India: Great King of Thanesar
Harshavardhana commonly called Harsha, was an Indian emperor who ruled northern India from 606 to 647 from his capital Kanauj. He belonged to Pushyabhuti Dynasty. He was the son of Prabhakarvardhana who defeated the Huna invaders and the younger brother of Rajyavardhana, a king of Thanesar, Haryana. At the height of his power his kingdom spanned the Punjab, Rajasthan, Gujarat, Bengal, Odisha and the entire Indo-Gangetic plain north of the Narmada River. Harsha was defeated by the south Indian Emperor Pulakesi II of the Chalukya dynasty when Harsha tried to expand his Empire into the southern peninsula of India.

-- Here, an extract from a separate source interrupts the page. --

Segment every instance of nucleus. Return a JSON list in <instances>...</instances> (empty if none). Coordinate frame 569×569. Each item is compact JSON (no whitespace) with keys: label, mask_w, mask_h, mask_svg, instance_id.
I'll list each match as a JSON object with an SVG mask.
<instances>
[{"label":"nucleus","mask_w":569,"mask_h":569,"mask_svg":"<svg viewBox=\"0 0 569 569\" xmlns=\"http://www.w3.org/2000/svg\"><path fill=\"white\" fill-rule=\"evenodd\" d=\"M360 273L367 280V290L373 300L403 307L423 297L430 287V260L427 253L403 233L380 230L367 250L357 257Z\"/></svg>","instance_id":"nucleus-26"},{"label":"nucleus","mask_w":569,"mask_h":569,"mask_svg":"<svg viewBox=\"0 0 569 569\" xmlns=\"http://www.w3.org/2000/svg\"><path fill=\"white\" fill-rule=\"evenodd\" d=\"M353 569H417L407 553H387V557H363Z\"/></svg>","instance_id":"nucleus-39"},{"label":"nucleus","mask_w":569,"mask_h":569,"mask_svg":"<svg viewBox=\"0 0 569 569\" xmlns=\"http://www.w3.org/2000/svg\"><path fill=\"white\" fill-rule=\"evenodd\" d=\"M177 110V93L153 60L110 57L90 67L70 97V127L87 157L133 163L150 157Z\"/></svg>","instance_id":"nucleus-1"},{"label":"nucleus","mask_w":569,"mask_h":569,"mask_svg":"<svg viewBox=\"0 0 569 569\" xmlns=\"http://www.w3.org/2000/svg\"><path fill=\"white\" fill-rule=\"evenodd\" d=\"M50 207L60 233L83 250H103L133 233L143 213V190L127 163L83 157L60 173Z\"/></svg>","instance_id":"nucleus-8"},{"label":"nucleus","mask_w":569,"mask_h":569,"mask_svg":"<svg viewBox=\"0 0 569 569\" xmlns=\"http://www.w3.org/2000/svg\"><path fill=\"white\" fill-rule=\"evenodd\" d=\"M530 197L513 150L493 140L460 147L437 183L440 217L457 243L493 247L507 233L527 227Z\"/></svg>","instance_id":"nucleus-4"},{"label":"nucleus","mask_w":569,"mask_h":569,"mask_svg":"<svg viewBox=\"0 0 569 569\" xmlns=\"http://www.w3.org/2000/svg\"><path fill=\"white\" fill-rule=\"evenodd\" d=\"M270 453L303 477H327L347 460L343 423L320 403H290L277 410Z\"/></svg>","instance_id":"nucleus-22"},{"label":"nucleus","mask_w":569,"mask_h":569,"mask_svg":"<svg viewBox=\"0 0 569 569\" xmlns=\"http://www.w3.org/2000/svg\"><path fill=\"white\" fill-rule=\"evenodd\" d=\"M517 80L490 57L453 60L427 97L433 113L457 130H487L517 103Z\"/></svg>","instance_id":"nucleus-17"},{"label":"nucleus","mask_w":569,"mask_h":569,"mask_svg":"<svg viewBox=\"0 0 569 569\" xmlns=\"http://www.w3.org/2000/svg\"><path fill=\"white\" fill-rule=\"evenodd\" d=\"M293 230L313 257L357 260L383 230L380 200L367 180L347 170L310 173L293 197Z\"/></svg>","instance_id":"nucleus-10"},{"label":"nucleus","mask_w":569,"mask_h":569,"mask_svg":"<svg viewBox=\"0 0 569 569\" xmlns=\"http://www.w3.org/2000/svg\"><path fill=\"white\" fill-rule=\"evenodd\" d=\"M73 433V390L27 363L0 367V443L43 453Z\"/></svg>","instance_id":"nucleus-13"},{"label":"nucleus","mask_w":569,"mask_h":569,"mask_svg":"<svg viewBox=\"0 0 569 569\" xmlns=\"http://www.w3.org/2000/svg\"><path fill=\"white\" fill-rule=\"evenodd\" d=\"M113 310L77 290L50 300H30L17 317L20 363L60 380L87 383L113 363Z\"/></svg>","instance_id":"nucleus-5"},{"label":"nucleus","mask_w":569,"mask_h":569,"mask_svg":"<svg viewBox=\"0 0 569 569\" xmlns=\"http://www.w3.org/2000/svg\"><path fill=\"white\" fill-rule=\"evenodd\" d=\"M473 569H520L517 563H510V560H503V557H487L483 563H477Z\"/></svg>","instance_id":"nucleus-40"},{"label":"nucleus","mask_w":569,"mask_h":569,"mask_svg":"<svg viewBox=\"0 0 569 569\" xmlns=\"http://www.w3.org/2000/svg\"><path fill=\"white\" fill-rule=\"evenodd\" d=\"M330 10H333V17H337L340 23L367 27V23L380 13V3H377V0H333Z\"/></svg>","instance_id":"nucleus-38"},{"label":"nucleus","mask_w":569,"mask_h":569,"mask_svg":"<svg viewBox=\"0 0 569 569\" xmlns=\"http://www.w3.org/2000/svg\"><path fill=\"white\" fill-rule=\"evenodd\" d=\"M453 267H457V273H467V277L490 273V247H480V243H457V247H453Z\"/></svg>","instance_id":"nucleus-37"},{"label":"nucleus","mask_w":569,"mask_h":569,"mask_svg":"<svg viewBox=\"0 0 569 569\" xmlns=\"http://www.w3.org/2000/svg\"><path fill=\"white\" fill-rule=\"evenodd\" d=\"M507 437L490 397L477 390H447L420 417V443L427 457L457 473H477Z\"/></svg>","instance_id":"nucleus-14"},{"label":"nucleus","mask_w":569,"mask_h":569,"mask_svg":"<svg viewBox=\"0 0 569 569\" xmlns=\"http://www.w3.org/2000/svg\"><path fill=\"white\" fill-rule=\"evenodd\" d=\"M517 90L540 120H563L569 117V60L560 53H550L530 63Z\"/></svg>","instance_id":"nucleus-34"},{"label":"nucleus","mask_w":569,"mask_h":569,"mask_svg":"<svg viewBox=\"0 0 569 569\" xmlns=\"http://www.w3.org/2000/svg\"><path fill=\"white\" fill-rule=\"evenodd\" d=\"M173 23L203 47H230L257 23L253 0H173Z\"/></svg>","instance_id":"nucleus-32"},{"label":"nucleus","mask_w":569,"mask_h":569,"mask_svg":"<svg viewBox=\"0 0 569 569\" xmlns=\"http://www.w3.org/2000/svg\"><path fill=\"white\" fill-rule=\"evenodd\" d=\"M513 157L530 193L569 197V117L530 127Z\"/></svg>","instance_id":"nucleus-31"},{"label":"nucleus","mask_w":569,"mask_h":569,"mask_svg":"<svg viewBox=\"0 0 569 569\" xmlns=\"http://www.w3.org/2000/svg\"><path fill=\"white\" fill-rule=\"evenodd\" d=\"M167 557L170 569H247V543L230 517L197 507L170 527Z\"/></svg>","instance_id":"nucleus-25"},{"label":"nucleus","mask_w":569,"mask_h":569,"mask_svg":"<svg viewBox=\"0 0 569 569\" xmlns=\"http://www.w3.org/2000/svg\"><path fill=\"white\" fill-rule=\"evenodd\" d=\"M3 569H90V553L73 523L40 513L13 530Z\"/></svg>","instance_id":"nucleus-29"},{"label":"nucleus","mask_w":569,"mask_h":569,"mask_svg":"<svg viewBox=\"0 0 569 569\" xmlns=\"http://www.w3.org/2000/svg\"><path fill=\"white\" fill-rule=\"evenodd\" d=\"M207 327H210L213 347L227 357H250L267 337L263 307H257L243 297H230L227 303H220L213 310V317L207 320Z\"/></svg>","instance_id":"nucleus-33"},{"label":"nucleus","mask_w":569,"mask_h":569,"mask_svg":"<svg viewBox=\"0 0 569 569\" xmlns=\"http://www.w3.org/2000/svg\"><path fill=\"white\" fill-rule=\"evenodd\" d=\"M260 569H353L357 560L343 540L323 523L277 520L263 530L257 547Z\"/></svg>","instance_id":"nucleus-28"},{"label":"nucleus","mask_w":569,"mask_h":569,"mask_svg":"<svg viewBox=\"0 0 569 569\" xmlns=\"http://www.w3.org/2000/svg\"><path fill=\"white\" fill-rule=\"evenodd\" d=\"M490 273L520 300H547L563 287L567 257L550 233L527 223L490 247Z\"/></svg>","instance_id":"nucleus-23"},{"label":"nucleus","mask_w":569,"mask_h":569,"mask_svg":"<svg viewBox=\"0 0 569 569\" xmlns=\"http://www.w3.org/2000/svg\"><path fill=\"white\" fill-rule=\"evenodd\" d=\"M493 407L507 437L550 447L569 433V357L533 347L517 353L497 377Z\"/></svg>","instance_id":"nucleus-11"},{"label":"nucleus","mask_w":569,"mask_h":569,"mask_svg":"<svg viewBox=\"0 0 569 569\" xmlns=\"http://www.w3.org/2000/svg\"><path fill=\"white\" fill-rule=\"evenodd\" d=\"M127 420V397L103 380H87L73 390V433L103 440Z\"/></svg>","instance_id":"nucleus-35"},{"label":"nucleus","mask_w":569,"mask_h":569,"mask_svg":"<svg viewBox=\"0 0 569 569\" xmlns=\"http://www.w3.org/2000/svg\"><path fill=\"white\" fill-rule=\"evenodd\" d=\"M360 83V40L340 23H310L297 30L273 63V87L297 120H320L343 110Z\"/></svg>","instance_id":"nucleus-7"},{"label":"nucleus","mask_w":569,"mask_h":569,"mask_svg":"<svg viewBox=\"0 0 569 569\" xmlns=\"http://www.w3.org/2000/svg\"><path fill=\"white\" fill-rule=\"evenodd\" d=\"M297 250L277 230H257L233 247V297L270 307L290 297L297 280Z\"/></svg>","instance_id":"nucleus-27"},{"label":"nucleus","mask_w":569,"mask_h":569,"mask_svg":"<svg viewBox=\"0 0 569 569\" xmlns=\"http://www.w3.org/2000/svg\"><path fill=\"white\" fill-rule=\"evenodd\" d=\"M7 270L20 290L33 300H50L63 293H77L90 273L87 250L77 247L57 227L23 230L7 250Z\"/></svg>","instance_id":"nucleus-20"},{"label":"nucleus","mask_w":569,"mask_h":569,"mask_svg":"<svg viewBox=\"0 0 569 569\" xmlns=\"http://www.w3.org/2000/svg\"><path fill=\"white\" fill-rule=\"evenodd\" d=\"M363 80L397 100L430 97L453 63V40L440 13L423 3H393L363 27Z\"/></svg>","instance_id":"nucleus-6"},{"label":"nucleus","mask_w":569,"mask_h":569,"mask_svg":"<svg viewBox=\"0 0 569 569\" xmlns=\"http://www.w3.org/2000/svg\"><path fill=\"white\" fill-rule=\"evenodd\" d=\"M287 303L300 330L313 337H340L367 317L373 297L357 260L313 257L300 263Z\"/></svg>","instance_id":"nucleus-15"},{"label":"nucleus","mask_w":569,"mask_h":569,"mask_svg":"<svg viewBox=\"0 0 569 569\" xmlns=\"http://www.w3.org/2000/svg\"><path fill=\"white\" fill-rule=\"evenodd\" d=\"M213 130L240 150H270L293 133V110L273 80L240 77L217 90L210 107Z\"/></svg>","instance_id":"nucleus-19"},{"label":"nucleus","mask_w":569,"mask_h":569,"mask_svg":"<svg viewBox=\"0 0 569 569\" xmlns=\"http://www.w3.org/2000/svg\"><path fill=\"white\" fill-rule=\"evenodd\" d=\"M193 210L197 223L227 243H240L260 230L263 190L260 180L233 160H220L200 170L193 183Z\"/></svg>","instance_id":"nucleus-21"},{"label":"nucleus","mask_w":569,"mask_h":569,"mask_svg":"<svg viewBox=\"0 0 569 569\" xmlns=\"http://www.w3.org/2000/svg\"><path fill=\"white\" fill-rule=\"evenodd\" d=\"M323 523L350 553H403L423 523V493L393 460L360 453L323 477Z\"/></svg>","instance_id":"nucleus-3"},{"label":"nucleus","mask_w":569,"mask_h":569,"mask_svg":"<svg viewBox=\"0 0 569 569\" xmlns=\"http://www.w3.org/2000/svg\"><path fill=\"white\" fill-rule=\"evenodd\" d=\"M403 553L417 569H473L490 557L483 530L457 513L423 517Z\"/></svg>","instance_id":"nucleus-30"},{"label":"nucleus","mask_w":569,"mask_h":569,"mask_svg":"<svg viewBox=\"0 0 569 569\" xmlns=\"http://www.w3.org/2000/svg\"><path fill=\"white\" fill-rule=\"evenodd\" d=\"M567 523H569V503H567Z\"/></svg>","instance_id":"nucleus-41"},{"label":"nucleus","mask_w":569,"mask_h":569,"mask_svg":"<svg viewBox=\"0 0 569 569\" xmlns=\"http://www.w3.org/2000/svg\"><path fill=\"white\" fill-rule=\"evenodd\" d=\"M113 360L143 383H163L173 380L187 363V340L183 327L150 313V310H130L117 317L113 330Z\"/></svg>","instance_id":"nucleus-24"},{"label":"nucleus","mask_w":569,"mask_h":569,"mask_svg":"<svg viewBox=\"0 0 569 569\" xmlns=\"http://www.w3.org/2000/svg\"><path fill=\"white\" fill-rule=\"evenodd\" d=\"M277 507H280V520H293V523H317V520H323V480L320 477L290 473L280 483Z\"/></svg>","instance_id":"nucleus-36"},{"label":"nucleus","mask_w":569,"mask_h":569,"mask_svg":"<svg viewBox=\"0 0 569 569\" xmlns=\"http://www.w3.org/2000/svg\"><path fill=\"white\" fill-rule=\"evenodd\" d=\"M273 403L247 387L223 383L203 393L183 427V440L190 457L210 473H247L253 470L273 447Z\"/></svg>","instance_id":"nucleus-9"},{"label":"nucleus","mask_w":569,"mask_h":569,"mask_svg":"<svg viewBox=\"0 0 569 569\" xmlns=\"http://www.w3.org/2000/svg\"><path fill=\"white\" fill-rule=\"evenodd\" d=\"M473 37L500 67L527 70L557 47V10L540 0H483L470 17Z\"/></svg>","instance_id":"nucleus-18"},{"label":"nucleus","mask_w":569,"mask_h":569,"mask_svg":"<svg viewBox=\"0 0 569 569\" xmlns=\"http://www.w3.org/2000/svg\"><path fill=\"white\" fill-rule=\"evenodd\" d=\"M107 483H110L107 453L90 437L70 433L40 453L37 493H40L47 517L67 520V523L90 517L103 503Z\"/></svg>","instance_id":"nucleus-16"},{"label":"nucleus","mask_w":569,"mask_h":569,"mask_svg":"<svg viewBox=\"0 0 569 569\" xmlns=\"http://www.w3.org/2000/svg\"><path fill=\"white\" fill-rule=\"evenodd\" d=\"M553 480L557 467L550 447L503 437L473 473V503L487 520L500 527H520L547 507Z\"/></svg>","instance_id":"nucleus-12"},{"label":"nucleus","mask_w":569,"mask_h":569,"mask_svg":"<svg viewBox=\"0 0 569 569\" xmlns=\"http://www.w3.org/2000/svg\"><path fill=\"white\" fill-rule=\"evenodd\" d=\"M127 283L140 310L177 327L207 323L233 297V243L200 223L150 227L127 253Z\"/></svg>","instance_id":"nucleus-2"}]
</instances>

After the downfall of the prior Gupta Empire in the middle of the 6th century, North India reverted to small republics and small monarchical states ruled by Gupta rulers. Harsha adopted Buddhism. He united the small republics from Punjab to central India, and their representatives crowned Harsha king at an assembly in April 606 giving him the title of Maharaja when he was merely 16 years old.He brought all of northern India under his control. The peace and prosperity that prevailed made his court a center of cosmopolitanism, attracting scholars, artists and religious visitors from far and wide. The Chinese traveller Xuanzang visited the court of Harshvardhan, and wrote a very favourable account of him, praising his justice and generosity.